Анаксагор же, в удивлении учеником, одним из самых молчаливых до сих пор, кивнул ему; и, повинуясь жесту Аспасии, переместились оба со своими подушками на дальний край ковра, лицом к гостям, вполоборота к хозяйке.

И тут в сопровождении раба-нубийца явился в покои Перикл, облаченный в светлый хитон.

И, увидев, как вошел он, бесшумно, но уверенно, и поприветствовал собрание гостей вскинутой рукой, как тут же, без промедления, уселся чуть левее хозяйки, почти к ногам ее, на скамеечку, подставленную нубийцем, понял Сократ, что свой человек здесь Перикл; мгновенный же, как молния, перегляд между вошедшим и Аспасией, радостно расширившей глаза, сказал и другое: люди не лгут, и сердце Аспасии занял Перикл…

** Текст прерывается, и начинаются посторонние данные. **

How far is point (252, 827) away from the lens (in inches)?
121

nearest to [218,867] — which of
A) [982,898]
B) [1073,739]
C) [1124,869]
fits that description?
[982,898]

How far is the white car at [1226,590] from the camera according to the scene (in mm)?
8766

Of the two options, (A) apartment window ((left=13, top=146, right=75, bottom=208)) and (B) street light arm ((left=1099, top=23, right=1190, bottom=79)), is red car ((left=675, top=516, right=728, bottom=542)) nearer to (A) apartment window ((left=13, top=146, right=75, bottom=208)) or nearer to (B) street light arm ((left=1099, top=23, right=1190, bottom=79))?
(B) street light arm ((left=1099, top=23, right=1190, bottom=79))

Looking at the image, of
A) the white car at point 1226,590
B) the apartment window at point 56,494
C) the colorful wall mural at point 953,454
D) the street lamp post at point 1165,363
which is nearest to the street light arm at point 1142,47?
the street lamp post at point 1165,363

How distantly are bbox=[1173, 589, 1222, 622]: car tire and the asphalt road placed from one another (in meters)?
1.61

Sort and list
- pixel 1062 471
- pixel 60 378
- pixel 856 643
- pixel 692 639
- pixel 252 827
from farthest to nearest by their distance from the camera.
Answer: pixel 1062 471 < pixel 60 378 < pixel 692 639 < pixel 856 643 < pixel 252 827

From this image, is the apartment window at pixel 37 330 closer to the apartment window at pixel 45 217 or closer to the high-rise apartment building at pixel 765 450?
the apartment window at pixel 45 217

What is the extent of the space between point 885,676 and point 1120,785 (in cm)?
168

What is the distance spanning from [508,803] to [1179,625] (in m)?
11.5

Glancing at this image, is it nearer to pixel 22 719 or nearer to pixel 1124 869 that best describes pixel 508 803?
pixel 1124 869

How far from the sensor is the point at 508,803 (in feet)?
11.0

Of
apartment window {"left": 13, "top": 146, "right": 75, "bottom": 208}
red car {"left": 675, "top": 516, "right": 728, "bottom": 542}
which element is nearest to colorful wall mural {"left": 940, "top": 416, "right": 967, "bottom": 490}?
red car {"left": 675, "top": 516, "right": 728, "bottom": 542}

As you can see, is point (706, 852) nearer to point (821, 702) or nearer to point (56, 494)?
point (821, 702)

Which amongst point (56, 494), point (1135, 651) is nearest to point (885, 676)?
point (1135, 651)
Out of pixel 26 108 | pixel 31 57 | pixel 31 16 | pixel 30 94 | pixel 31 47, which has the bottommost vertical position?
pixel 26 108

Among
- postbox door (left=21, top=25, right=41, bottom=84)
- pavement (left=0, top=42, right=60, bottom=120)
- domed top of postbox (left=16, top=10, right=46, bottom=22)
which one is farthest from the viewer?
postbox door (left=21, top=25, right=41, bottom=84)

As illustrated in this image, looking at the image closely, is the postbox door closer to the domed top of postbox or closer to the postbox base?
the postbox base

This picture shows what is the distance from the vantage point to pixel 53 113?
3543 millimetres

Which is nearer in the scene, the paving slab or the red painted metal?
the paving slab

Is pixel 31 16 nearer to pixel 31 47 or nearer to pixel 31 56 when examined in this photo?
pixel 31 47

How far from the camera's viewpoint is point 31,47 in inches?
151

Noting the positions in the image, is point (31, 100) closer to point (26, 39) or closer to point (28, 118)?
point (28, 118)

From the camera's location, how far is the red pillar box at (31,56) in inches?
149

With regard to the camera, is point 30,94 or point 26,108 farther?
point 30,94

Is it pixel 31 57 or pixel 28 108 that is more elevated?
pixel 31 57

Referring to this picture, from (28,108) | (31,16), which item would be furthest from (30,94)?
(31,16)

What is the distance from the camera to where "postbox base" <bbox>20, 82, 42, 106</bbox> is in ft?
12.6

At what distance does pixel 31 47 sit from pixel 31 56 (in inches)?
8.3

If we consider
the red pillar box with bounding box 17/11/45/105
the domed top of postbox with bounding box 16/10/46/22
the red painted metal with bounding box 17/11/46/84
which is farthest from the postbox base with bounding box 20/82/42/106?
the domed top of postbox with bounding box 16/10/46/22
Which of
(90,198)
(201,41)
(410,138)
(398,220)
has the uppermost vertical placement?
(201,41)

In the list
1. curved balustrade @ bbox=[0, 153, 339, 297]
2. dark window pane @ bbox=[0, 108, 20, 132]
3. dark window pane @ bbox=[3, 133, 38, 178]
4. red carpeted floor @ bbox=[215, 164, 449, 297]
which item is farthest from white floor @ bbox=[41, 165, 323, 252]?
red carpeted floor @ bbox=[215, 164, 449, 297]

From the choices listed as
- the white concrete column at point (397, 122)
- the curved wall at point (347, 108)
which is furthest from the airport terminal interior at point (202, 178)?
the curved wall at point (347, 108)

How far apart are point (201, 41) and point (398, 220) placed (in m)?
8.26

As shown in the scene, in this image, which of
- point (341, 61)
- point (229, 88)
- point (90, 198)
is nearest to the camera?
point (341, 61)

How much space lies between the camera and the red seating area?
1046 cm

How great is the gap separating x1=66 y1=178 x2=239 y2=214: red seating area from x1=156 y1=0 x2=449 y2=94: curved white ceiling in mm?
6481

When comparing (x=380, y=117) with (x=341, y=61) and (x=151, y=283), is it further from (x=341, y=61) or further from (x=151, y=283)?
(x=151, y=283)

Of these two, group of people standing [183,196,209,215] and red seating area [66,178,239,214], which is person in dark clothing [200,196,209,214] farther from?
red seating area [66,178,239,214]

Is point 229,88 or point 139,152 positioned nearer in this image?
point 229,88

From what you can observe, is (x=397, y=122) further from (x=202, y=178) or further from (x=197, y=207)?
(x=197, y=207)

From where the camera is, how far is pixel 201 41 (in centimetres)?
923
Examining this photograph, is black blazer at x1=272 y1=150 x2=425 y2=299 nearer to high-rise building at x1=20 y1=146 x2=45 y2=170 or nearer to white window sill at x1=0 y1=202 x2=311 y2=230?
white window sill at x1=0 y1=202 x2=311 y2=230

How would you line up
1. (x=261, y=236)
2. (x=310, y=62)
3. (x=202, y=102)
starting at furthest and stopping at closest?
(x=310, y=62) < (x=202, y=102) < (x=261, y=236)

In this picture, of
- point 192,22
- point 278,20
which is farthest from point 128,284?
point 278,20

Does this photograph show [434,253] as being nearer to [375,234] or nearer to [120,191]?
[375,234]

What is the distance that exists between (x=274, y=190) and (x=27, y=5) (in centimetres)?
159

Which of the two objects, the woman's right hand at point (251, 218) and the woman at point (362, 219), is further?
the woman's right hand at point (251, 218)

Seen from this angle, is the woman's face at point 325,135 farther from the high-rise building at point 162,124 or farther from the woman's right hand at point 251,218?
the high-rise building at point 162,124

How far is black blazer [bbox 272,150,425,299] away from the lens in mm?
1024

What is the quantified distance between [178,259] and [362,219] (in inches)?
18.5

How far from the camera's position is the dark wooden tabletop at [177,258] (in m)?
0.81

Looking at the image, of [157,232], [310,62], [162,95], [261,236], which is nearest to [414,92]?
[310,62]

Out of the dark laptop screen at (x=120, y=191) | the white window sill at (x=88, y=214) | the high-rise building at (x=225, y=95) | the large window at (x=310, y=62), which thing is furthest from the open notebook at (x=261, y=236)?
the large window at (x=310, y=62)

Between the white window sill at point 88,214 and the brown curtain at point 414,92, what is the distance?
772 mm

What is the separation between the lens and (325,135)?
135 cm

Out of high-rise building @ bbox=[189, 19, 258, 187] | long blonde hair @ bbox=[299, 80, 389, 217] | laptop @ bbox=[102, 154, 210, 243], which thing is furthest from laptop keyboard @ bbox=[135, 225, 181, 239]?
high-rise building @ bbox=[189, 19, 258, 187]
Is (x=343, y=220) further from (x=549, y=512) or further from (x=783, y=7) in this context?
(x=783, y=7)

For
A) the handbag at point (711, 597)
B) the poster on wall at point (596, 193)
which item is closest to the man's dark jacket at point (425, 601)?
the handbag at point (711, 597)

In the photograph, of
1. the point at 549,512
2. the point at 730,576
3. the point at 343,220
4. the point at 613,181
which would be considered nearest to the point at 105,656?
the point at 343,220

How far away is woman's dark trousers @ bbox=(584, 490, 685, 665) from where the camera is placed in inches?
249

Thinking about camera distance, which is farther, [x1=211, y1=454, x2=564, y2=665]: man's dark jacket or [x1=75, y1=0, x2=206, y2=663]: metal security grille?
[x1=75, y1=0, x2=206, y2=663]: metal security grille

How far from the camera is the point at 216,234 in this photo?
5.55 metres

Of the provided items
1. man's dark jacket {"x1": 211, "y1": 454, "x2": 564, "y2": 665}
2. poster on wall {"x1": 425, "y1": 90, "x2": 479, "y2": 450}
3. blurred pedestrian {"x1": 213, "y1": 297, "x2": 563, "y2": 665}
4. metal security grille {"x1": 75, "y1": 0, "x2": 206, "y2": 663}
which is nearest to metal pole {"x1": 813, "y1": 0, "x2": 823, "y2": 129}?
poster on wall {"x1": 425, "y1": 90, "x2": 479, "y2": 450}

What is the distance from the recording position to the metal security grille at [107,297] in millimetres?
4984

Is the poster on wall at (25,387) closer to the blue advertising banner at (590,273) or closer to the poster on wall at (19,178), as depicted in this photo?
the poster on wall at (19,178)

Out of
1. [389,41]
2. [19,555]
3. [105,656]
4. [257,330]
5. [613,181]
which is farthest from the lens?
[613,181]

И снова кольнуло сердце Сократа, на сей раз горечью ревности, и сбилось возбуждение ума, настроенного к схватке с Анаксагором, но случай помог ему: пока слуга по знаку госпожи зажигал задымившие маслом светильники на стенах, приказал себе Сократ не думать ни о чем другом, кроме как о предстоящем споре; когда же с уходом слуги овладел собой Сократ, то начал так, глядя в мудрые глаза философа:

— Говоря, что Ум дает всему порядок и причину, что ты под этим понимаешь, учитель?

И сказал Анаксагор:

— Я понимаю под этим мировой порядок, Сократ.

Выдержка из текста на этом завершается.